Puppies smuggled into Staffordshire from Eastern Europe

The number of puppies being smuggled into the UK from Eastern Europe and ending up in Staffordshire has soared in the past 12 months.

Puppies smuggled into Staffordshire from Eastern Europe

The young animals are being transported hundreds of miles, many in cramped conditions without food or water, and sold with false paperwork or passed off as 'home grown' pets.

Almost 70 puppies have been smuggled into Staffordshire in the past 12 months compared to 'one or two' in each of the previous two years, risking an outbreak of rabies.

The pups have been taken weeks before they are legally old enough to be moved without their mothers, say Trading Standards bosses.

The criminal activity is only discovered when the animals are taken to a vet for treatment and discrepancies are found between the information on their 'passport' and what the vet can see before them.

Although all breeds are involved, the market is being driven by the demand for certain dogs, particularly Pugs, French Bulldogs, Pekingese, English Bulldogs, Maltese, Bolognese/Bichons and Chihuahuas.

In 90 per cent of cases, owners are not even aware they have been sold a puppy from overseas.

Staffordshire County Councillor Mark Winnington, cabinet member for economy, environment and transport, said: "The youngest age a dog can legally imported with all its vaccinations is 15 weeks.

"But these traffickers think the dog is already losing its puppy cuteness by that stage and will be harder to sell, so they forge passports or break the rules to get it into the market place sooner.

"These breeds can be picked up for a few Euros in Eastern Europe and sold here for hundreds or thousands of pounds so it's a lucrative business where no thought is given to the dog's welfare."

The problem is a national one, with a ten-fold increase in illegally landed animals identified over the past couple of years.
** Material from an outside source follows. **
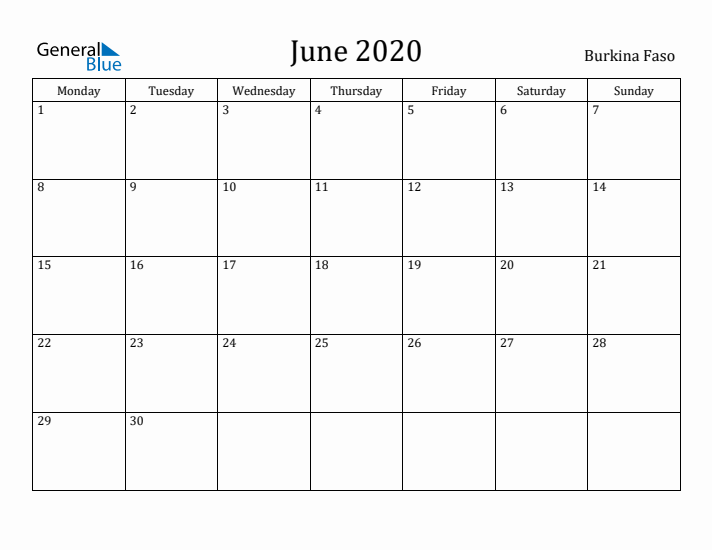 June 2020 Calendar Burkina Faso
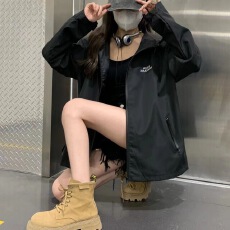 批发黑色冲锋衣<b class='q'>外套</b>女秋冬vintage美式复古宽松<b class='q'>休闲</b>工装夹克上衣潮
The number of illegally imported dogs found in Staffordshire rose to 69 in 2013/14.

Councillor Winnington said: "There is no guarantee that an illegally imported dog will have had any of the necessary vaccinations, which leads to a lot of heartache for the new owner.

"On the one hand it may already have something like parvo-virus, which could be fatal, or on the other if we find a dog has been imported illegally the owner will have to pay for it to be quarantined and to make sure it has all its vaccinations."

He urged dog lovers to take great care in buying a new pet and contact the authorities if they have any doubts.

He said: "It's public demand that's making this smuggling worthwhile for the traffickers, so people should look for the warning signs, such as the pup being cheaper than the usual price for that breed, or not being able to see it with its mother and rest of the litter."